Movember voit sa relation avec la F1 sous deux angles différents, avec la possibilité d'offrir de l'aide à ceux qui en auraient besoin, tout en utilisant la visibilité de la discipline pour susciter une prise de conscience de ces problèmes auprès d'un public plus vaste. La fondation installe des barbiers dans le paddock et dans le Paddock Club (après tout, c'est le meilleur endroit pour qu'un homme discute de ses problèmes) et elle a reçu l'aide des équipes et des pilotes pour ses actions de charité. L'objectif est de faire parler ceux qui ressentent trop la pression, mais également que chacun vérifie comment son ami ou son collègue se sent.

"Movember cherche à parler aux hommes dans une langue qu'ils comprennent, en essayant d'aller où ils se trouvent", poursuit Cooper. "Pour faire cela, il faut que notre marque soit authentique, et c'est ce que nous faisons. Nous savons que les hommes ne vont pas toujours venir voir une de nos permanences sur les Grands Prix et demander des informations. Nous savons que ça ne fonctionne pas, car les hommes meurent six ans plus tôt qu'ils ne le devraient pour des raisons qu'il est possible de prévenir. Nous savons que s'ils peuvent s'ouvrir et avoir des discussions dans un espace confortable, avec des personnes qui appartiennent à leur réseau ou qui ont leur confiance, nous pouvons vraiment aider à changer les choses, sauver des vies et faire évoluer ces statistiques."
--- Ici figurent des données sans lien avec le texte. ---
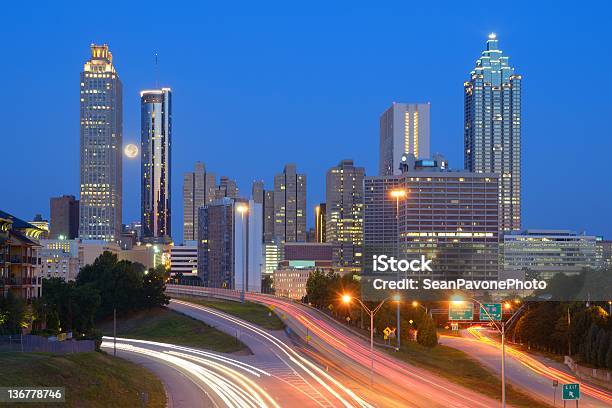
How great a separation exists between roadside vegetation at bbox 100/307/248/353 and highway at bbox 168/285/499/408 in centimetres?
734

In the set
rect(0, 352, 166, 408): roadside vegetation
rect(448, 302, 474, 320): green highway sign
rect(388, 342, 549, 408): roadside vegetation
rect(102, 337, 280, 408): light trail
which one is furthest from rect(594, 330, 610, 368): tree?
rect(0, 352, 166, 408): roadside vegetation

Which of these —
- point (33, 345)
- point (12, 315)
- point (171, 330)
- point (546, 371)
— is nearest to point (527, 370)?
point (546, 371)

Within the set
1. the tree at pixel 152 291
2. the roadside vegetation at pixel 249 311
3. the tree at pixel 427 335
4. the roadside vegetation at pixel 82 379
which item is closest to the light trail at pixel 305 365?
the roadside vegetation at pixel 249 311

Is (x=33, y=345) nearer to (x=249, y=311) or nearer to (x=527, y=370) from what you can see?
(x=527, y=370)

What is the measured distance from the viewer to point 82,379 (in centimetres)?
5166

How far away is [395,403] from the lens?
60656mm

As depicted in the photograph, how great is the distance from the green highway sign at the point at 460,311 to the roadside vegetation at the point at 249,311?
26508 mm

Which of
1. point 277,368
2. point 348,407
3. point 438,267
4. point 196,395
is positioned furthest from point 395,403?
point 438,267

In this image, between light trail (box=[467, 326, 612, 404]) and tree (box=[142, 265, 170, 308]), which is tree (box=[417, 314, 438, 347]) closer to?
light trail (box=[467, 326, 612, 404])

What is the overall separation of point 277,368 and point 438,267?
60.3 m

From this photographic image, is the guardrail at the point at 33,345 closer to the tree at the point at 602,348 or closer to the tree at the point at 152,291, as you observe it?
the tree at the point at 602,348

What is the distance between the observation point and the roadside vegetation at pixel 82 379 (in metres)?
47.1

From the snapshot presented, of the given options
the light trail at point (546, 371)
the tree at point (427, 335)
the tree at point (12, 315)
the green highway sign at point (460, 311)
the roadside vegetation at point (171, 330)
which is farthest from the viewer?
the tree at point (427, 335)

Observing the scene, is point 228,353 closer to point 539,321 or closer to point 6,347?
point 6,347
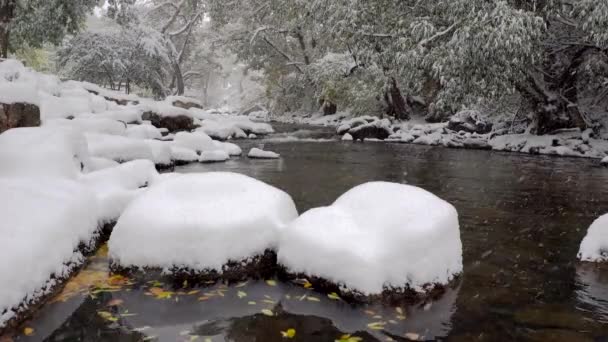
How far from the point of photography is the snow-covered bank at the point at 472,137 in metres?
14.7

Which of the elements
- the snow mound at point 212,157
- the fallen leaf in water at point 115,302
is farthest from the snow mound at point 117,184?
the snow mound at point 212,157

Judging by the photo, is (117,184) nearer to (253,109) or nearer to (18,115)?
(18,115)

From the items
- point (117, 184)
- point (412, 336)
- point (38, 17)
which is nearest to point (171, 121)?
point (38, 17)

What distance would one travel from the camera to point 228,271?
14.2ft

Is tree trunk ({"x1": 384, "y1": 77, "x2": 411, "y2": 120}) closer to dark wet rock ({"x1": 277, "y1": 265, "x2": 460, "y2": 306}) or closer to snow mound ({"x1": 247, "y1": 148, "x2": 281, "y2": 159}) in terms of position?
snow mound ({"x1": 247, "y1": 148, "x2": 281, "y2": 159})

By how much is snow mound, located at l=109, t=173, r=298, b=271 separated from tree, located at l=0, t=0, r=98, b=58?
55.7ft

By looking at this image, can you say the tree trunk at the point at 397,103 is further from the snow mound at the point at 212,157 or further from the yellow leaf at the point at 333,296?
the yellow leaf at the point at 333,296

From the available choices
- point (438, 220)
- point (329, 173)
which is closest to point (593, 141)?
point (329, 173)

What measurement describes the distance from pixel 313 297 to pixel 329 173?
6.46 meters

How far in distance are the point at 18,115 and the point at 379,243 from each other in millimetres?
6297

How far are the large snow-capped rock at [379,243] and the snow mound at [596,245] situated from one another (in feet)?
5.32

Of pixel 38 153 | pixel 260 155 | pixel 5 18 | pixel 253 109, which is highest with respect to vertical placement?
pixel 5 18

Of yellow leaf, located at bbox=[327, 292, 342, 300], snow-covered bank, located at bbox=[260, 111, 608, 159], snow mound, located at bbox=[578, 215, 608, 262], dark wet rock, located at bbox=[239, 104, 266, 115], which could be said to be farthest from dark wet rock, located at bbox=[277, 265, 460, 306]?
dark wet rock, located at bbox=[239, 104, 266, 115]

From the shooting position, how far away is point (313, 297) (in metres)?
4.03
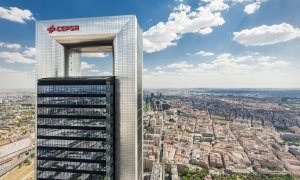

Les équipes sont de plus en plus conscientes de ce qui doit être fait pour aider et protéger leurs employés. Le team manager de Haas, Peter Crolla, pense que la nouvelle génération de travailleurs en F1 sera plus apte à demander de l'aide, plutôt qu'à taire ses problèmes : "C'est difficile, et peu importe quel est votre travail dans une équipe de course, ce n'est pas facile d'être loin de vos amis, de votre famille et de votre maison, et [de gérer] les conflits qui accompagnent [ce problème]. Peu importe à quel point votre équipe fait attention à vous, c'est toujours difficile de devoir se tourner vers une nouvelle vie. Mais je pense que de manière générationnelle, nous commençons doucement à comprendre que nous pouvons discuter et qu'il y a des réseaux de soutien. Que ce soit grâce à votre employeur, grâce à vos amis ou à vos collègues."

"Cette industrie dominée par les hommes et plutôt machiste commence à effectuer son introspection et réalise qu'il n'y a pas besoin d'être ce gars costaud tout le temps, car si vous l'êtes, vous serez vite à bout. C'est probablement quelque chose que les générations précédentes n'ont jamais eu à explorer. Et elles y ont probablement été résistantes. Mais je crois que la majorité des hommes aujourd'hui, quand ils en ont besoin, savent quand parler et vers qui se tourner." 

Les équipes et organisations comme Movember savent que l'écoute est une étape bienvenue pour toute personne de la F1 qui ferait face à des défis, du stress et des difficultés dont personne n'est au courant.